A monthly pass over your woodwork: door surfaces, baseboards, and doorjambs – can be done with a mild cleaner and a sponge, to get rid of sticky fingermarks. Spray glass cleaners on a cloth instead of directly on a mirror or picture glass. This will keep the cleaner away from the frame and prevent it from seeping onto a picture.

If you have a fireplace and use it regularly: a professional annual cleaning by a chimney sweep is essential. Deposits left by burning wood in the flue can cause a chimney to catch fire, and a dirty chimney is a smoky chimney. During the fireplace season, clean the ashes out of your hearth regularly to increase the draft and make your fireplace burn more efficiently.

In the bathroom: Showers, toilets, sinks, and floors should be cleaned weekly with disinfectant/antibacterial products. Only products that have an EPA registration number on the label have met government requirements for killing germs. Attack the grout monthly with the appropriate cleaning product, and use a daily shower spray to combat mildew on walls and shower curtains. Modern tubs and sinks can be easily scratched by harsh cleansers, so use one formulated for gentle cleaning with less abrasion.

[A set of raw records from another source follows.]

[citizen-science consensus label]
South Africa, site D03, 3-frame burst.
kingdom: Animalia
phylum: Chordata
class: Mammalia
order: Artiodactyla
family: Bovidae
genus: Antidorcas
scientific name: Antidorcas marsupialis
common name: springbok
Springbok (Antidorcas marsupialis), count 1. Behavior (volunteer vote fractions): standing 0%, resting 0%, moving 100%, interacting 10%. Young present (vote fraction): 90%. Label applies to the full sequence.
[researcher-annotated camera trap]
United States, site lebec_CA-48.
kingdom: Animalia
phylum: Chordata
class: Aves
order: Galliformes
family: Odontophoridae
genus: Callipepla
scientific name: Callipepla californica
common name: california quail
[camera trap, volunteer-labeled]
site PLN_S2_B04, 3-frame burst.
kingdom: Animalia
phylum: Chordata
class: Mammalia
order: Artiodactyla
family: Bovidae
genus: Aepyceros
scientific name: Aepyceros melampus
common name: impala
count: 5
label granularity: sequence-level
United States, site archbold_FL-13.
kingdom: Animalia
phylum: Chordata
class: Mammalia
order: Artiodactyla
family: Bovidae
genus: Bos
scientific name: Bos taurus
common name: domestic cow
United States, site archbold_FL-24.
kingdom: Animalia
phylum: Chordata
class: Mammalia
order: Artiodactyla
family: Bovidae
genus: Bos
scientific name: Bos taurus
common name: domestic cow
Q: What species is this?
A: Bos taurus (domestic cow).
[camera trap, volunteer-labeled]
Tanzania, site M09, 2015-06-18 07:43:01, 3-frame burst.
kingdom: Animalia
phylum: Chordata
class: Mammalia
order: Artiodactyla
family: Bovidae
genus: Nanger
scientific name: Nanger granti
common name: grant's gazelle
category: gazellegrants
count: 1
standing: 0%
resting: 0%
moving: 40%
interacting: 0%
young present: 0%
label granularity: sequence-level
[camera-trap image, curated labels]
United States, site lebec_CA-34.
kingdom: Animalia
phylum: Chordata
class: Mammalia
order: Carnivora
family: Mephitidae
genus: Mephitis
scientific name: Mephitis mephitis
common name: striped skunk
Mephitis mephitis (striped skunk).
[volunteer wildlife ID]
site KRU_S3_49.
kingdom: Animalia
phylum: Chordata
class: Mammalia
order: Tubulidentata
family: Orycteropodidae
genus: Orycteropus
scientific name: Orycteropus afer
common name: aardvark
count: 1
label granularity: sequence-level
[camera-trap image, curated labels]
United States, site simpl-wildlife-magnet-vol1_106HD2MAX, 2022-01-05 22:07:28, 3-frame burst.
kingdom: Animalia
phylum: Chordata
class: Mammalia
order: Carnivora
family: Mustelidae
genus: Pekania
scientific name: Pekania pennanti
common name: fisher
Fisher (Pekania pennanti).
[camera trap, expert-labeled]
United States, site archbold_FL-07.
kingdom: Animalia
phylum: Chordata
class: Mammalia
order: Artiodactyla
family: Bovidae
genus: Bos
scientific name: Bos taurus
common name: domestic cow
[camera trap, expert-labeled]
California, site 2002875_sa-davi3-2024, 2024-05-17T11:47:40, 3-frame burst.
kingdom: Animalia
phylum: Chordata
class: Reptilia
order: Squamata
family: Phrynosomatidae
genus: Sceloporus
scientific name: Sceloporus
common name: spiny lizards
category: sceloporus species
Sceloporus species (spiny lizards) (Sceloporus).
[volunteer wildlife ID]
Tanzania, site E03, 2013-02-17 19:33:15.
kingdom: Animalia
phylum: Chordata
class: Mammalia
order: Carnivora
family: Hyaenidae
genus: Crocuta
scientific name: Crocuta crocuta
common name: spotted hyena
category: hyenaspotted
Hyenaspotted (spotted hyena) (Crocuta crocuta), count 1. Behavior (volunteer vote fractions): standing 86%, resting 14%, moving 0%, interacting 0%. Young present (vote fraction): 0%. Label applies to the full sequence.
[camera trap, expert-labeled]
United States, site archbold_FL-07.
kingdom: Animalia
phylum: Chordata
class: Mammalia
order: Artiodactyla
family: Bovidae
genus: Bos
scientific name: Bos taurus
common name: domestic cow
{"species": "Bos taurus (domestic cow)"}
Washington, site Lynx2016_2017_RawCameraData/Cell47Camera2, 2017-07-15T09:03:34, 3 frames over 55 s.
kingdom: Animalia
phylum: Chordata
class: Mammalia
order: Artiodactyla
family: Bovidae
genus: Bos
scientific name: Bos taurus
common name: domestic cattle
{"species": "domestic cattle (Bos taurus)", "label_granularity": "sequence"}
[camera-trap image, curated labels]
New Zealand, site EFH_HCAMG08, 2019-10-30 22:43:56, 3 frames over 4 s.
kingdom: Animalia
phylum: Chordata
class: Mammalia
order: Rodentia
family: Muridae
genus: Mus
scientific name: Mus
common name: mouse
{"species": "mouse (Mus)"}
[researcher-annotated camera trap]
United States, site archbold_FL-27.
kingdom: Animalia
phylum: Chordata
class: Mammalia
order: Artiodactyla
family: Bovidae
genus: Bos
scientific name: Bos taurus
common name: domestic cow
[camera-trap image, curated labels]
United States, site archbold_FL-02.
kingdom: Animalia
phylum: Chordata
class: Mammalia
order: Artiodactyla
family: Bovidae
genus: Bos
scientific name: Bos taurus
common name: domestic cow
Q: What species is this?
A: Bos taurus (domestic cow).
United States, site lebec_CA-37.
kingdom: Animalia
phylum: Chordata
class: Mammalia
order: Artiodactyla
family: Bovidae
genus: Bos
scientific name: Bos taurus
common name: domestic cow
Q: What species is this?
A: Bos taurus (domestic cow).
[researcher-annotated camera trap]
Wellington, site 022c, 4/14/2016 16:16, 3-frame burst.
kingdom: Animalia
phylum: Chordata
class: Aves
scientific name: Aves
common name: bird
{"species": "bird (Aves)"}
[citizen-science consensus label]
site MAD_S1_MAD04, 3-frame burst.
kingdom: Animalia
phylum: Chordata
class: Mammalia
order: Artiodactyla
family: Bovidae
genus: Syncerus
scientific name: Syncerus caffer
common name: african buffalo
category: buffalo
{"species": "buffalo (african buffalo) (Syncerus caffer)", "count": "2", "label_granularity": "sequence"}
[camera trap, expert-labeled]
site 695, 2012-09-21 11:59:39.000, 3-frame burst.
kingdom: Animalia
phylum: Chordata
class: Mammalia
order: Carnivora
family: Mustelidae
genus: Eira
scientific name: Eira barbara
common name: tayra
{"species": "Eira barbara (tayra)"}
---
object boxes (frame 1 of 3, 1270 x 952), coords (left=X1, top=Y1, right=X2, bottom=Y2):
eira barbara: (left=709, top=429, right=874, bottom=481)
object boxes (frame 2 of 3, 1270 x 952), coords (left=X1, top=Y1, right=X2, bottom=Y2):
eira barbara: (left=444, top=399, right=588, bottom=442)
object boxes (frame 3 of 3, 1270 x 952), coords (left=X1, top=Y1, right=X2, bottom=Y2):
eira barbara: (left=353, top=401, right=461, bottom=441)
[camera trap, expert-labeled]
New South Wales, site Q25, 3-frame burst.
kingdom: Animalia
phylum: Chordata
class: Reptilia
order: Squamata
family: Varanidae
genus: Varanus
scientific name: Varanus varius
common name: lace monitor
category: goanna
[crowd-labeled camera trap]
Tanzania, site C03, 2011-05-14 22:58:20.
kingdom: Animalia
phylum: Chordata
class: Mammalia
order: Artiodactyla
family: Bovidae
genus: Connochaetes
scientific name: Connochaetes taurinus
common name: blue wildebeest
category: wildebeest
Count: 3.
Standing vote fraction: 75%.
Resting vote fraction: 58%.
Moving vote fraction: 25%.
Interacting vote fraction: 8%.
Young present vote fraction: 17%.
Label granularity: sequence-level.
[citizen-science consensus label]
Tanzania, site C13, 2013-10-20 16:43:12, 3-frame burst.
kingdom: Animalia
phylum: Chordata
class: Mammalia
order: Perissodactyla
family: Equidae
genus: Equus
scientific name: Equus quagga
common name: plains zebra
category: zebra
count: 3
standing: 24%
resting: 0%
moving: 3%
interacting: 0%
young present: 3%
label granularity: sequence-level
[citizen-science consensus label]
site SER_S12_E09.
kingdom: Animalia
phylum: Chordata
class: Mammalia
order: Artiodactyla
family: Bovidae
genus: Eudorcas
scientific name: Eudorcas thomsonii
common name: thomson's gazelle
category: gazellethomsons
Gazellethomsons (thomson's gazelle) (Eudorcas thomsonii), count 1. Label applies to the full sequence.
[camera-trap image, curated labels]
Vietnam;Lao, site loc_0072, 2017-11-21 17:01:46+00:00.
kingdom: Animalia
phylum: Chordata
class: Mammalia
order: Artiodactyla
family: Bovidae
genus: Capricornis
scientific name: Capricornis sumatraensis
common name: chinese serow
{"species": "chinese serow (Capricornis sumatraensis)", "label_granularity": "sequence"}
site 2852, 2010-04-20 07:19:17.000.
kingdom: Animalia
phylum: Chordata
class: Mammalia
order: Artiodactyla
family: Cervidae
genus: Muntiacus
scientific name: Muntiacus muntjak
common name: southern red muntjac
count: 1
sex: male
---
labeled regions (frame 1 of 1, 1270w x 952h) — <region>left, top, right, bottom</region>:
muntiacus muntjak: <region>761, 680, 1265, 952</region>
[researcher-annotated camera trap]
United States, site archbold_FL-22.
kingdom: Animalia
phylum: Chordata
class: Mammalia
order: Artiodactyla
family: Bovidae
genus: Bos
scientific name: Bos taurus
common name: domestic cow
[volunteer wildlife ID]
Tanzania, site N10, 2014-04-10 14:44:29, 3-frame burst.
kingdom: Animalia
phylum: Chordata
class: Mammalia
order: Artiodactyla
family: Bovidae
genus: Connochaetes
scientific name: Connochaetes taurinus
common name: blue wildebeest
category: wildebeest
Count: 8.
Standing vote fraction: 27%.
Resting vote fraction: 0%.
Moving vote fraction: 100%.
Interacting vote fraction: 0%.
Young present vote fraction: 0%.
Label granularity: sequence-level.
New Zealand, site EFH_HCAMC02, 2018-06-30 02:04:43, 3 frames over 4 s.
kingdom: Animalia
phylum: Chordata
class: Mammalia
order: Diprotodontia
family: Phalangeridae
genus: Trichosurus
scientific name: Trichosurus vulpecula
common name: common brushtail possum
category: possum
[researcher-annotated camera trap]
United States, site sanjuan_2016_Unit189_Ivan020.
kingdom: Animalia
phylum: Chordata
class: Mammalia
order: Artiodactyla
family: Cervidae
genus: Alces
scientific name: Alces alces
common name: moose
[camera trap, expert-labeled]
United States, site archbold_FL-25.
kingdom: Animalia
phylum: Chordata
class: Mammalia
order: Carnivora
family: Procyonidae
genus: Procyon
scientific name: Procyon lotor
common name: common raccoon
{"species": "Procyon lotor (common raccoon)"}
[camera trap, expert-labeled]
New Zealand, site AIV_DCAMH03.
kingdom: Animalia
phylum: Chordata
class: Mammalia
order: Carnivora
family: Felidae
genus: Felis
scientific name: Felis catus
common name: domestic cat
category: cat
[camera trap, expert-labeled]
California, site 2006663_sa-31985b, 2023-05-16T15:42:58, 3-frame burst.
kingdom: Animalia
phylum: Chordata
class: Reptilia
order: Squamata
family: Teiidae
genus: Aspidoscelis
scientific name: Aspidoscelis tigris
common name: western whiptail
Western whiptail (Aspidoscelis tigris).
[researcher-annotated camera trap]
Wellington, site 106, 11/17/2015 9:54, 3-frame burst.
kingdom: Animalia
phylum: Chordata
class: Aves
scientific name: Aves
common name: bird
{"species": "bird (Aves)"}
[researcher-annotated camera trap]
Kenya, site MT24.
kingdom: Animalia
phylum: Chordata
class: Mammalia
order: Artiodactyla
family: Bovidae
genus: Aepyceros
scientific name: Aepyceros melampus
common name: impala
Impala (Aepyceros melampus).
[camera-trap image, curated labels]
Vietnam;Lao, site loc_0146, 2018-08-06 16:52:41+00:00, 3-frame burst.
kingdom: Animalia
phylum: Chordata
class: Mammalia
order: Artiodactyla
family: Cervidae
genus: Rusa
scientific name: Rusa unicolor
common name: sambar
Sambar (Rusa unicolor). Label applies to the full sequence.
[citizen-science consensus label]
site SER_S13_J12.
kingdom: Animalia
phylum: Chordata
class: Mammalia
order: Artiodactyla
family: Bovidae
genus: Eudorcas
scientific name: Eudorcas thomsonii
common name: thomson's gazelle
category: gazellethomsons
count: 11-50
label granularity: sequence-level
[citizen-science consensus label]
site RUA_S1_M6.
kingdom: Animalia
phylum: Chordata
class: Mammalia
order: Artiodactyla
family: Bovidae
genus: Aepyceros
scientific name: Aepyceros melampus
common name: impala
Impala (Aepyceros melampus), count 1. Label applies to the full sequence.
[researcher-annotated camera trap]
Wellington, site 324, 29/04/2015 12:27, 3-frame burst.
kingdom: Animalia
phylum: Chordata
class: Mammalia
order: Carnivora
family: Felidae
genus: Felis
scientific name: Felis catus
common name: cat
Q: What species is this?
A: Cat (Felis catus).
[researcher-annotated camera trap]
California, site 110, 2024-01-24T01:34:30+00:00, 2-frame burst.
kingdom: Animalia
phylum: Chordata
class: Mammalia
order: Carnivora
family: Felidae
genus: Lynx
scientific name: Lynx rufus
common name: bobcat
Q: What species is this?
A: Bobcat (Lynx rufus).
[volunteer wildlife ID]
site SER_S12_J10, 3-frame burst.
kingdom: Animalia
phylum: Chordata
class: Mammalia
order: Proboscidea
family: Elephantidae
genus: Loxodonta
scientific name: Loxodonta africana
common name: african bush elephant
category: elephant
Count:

Check the labels on the cleaners you’re using to be sure they fight mildew; and use a soap scum remover for that bathtub ring. Glass requires a product formulated specifically for glass to prevent streaking. Keep shower doors and curtains open after use to allow them to air dry and prevent mildew.

And remember, safety first: Store your cleaning products in an area not accessible to children or pets, and away from food. Don’t mix cleaning products, as you may inadvertently create dangerous fumes.